The attack, carried out by an Islamic State group affiliate in Afghanistan, killed 13 U.S. servicemembers and injured hundreds of Afghan civilians.
“This was a catastrophic failure of epic proportions,” said Texas Representative Michael McCaul, chair of the House Foreign Affairs Committee, during a news conference Monday evening.
“Some say Saigon was the worst,” he added, alluding to the 1975 U.S. withdrawal from Vietnam. “I say this was.”
McCaul, flanked by Republican lawmakers and the Gold Star families of the servicemembers killed at Abbey Gate, slammed the Biden administration for what he said was a failure to initiate a military evacuation of Afghanistan until the Taliban were encroaching on Kabul. He also took aim at former Afghanistan Ambassador Ross Wilson, who he branded a “coward” and accused of leaving personnel, classified documents and millions of dollars of military hardware behind as he fled the country.
And lawmakers were clear that, while the committee’s report is now live, they would continue trying to hold the White House’s feet to the fire.
“More hearings and more paperwork do not bring accountability for those responsible for the death of 13 great heroes,” said Florida Representative Cory Mills, who joined McCaul at Monday’s news conference. He accused the Biden administration of putting “politics over strategy” in its move to withdraw from Afghanistan.
Mills also made a point to pull Vice President Kamala Harris in on his criticism — many Republicans have angled to frame her as the mastermind of the Afghanistan exit, repeating the contention that she was the “last person in the room” during the operation.
“Until we get accountability, and until Harris and the Biden administration … will take responsibility for their actions, then we haven’t done enough,” the Florida Republican said.
The committee report did not provide any evidence to suggest that the vice president and current Democratic presidential nominee played any pivotal role in the Afghanistan withdrawal.
McCaul, meanwhile, was adamant that his probe is not political, telling reporters that the investigation would continue even after the election “not in a partisan way, but because the American people deserve the truth.”
Despite that, the Texas Republican did not waste an opportunity to jab Democrats for not opening their own probe into the withdrawal while they held the House majority, and took a shot at Biden for not adequately acknowledging the Gold Star families on the anniversary of the Abbey Gate bombing.
The White House, for its part, adopted an incredulous posture towards the House’s Afghanistan report, with national security communications adviser John Kirby telling reporters during a news conference that the document contained little new information.
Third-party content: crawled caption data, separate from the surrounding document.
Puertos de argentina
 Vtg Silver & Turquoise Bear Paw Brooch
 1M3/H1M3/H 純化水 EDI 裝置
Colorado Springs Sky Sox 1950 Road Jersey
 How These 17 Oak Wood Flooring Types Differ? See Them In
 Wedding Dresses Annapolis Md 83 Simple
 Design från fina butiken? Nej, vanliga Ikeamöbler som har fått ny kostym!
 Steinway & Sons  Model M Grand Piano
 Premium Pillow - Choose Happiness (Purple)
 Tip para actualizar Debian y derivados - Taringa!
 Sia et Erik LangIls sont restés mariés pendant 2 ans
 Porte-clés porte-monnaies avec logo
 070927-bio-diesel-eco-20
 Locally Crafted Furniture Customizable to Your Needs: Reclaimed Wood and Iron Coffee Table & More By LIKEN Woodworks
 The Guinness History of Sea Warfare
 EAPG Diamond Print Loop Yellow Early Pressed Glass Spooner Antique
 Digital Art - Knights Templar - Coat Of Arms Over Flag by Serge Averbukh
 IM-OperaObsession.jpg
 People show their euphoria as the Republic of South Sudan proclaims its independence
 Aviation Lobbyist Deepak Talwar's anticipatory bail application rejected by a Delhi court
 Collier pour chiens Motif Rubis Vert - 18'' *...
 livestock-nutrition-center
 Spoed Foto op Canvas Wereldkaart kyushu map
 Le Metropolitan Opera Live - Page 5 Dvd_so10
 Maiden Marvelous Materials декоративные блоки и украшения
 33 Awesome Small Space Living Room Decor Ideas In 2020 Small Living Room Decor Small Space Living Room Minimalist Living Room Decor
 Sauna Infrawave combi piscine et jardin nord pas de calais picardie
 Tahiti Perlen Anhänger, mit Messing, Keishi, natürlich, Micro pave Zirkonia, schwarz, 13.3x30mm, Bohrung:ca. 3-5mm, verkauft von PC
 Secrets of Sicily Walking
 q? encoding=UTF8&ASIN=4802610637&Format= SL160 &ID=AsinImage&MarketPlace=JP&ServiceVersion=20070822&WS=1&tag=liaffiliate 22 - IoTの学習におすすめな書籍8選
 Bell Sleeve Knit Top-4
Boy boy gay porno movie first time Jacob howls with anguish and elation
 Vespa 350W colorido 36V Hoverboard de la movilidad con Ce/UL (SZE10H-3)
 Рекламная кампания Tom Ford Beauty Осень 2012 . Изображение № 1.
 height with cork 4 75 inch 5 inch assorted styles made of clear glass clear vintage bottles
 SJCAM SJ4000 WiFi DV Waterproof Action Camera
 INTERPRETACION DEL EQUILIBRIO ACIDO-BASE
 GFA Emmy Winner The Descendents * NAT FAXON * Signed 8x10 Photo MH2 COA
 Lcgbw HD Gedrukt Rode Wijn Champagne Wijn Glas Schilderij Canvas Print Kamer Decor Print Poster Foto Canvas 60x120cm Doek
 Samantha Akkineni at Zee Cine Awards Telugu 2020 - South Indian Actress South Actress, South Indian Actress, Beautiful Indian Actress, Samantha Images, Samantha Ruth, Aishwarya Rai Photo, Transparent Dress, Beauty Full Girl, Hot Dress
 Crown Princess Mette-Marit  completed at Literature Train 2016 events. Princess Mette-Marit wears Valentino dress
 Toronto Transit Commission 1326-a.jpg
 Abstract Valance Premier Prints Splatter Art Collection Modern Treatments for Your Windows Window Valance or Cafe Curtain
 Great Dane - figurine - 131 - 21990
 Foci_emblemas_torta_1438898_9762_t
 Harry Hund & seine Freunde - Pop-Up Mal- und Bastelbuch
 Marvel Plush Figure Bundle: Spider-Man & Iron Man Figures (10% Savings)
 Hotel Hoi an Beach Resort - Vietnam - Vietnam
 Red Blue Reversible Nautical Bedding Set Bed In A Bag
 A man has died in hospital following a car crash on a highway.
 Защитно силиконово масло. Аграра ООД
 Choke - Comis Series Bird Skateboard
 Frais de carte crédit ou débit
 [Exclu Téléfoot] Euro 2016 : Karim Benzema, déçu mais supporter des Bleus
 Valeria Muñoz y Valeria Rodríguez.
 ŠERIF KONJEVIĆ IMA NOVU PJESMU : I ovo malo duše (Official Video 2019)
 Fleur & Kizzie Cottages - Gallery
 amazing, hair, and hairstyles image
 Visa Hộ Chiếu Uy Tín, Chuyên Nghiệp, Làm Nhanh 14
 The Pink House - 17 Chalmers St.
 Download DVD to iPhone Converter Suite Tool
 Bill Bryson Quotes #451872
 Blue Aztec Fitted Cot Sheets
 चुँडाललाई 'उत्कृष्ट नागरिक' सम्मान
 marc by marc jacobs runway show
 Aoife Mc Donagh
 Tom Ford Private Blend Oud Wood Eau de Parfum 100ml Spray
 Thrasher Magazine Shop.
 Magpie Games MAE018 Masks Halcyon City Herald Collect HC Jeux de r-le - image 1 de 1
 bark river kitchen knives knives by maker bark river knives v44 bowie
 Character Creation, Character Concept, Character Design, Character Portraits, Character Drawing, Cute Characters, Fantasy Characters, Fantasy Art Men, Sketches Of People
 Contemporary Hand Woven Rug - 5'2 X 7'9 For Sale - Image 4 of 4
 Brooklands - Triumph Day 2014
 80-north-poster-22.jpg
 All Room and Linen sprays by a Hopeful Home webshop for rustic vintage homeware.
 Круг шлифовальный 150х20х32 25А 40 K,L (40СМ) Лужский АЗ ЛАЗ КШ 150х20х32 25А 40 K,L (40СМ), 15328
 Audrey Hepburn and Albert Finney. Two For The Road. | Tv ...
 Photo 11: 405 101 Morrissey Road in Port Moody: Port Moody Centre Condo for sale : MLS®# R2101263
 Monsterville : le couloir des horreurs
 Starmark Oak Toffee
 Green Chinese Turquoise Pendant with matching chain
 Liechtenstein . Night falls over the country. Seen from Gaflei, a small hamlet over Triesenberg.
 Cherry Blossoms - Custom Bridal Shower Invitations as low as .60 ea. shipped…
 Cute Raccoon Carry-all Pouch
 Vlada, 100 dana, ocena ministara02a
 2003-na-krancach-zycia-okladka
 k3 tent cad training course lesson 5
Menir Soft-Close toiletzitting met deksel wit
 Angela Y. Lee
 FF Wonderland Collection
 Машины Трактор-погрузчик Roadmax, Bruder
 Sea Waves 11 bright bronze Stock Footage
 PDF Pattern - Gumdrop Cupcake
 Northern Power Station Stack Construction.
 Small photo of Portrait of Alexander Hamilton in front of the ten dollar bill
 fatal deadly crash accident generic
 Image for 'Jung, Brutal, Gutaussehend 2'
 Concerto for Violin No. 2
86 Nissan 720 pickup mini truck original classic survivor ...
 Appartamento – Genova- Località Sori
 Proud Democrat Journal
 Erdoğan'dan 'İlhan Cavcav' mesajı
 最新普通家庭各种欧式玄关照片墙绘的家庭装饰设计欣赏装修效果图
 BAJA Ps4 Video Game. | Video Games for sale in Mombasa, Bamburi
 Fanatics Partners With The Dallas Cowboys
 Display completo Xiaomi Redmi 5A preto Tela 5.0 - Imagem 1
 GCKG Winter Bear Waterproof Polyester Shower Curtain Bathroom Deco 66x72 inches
He branded the effort as “one-sided” and “partisan.”
Kirby doubled down on the White House’s longstanding contention that the botched withdrawal from Afghanistan began with former President Donald Trump, who negotiated a deal with the Taliban in 2020 which would have seen U.S. forces largely pulled out of the country by early 2021 and precipitated the release of thousands of Taliban prisoners.
“President Biden, for his part, faced a stark choice when he came to office,” Kirby said. “Abide by the flawed agreement and end America’s longest war, or blow up the deal, extend the war, and see a much smaller contingent of American troops back in combat with the Taliban. He chose the former.”
The House Foreign Affairs Committee last week subpoenaed Secretary of State Antony Blinken as its Afghanistan probe continues apace. Lawmakers demanded that Blinken testify before the panel on Sept. 19, or face contempt of Congress.